Let's see, the outstanding marketable treasury securites held by the public is $10,048,852,000,000, and the amount of that in TIPS is $745,457,000,000, or roughly 7%.
And according to Vanguard, the Total Bond Market Index Fund is 43.1% Treasury/Agency (not all treasury, but close enough for a rough estimate), so that would mean that if TIPS were included in the Total Bond Index Fund in their actual market weight, that they would be a bit over 3% of the fund. So, 97% Total Bond and 3% TIPS?
Bob
TheEternalVortex wrote:Valuethinker wrote:Now it's a moot point now, where bond markets are not offering protection against future *expected* inflation, RRB/ TIPS yields are so low.
Well, so are Treasuries.
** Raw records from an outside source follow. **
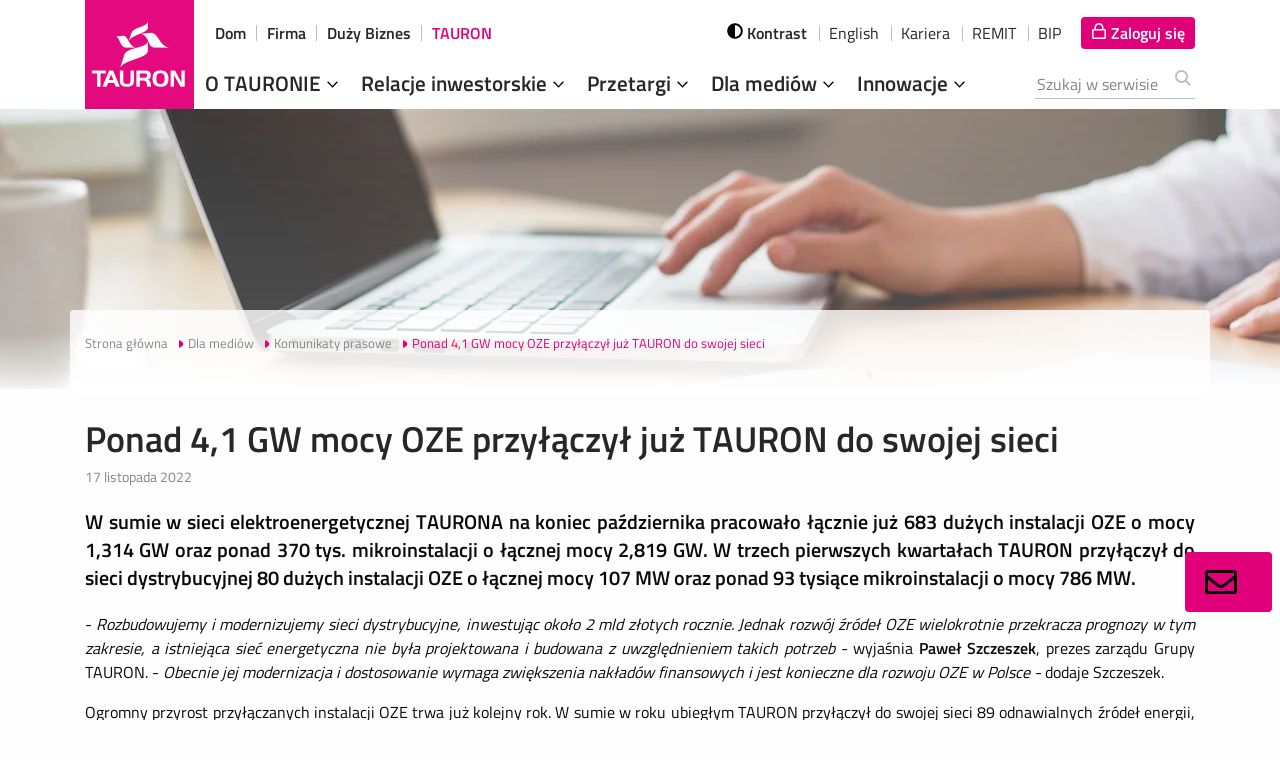

--- FILE ---
content_type: image/svg+xml;charset=UTF-8
request_url: https://media.tauron.pl/__system/resource/174/73/img/caret-right.svg
body_size: 134
content:
<svg xmlns="http://www.w3.org/2000/svg" width="24" height="24" viewBox="0 0 24 24"><path fill="#e2007a" d="M6 0l12 12L6 24z"/></svg>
You have to move out to riskier bonds to beat expected inflation.
PB wrote:Valuethinker wrote:As the time to retirement gets below the duration of the TIPS, we need to think about switching more into nominal bonds, CDs, etc.
Valuethinker: I'm relatively new and want to be sure I understand your POV:
Are you saying this only because of the likelihood that interest rates will rise in the relatively near future?
Or do you disagree in general with the common recommendation that retirees hold more TIPS, ala the VG Target Retirement funds, including the Target Income Fund?
Thanks.
Valuethinker wrote:TheEternalVortex wrote:Valuethinker wrote:Now it's a moot point now, where bond markets are not offering protection against future *expected* inflation, RRB/ TIPS yields are so low.
Well, so are Treasuries. You have to move out to riskier bonds to beat expected inflation.
Or you move to relatively short term bonds and CDs.